Мария Давидовна повернулась к окну и, глядя на освещенные фонарем листья тополя, колышущиеся под ветром, тихо сказала:
— Да, конечно, вы правы, это вполне возможно. В голове у больного человека могут происходить изменения. Ритуалы могут меняться. Но — я не могу поверить, что Парашистай на такое способен. В прошлом году мы встречались, он мне нравился — спокойный интеллигентный мужчина, уверенный в себе, за таким можно всю жизнь прожить, как за каменной стеной. Он добрый и великодушный. Он очень умный и его сердце открыто для людей. И он прекрасный доктор. Про таких говорят, что он — врач от Бога. Тогда в прошлом году для меня каждая встреча с ним была неким откровением. Я даже иногда представляла нашу будущую совместную жизнь. Конечно, это глупо и бессмысленно, но — я всего лишь женщина. И, кстати говоря, я на сто процентов поверила в то, что Михаил Ахтин и Парашистай — одно лицо только, когда говорила с ним в тюремной больнице. А до этого я никак не могла примириться с этой мыслью.

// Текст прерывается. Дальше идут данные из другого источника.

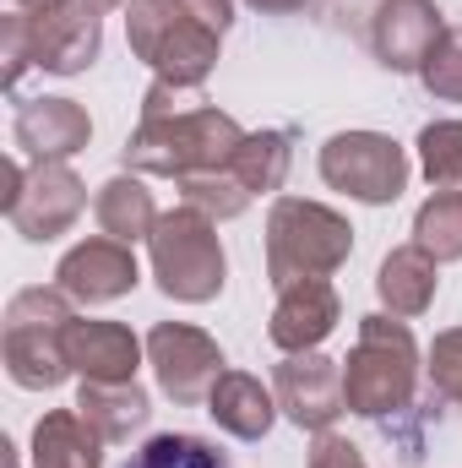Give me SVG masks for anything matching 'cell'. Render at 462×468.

Она снова повернулась к Вилентьеву и, твердо глядя в глаза собеседника, сказала:
— Парашистай не насильник. Да, он убийца. Да, он маньяк-потрошитель. Да, возможно, он психически болен. Но он не будет таким образом издеваться над мертвым телом. Это нонсенс. Это абсолютно невозможно, потому что этого не может быть. И еще, — Мария Давидовна вытащила из пачки фотографию и показала пальцем, — это все некрасиво выглядит, особенно разрез. Если вы помните, Парашистай хорошо рисует, у него есть художественный вкус, и он бы не стал так неэстетично разрезать тело и вываливать наружу внутренние органы. Поэтому я уверена, что это подражатель. На сто процентов.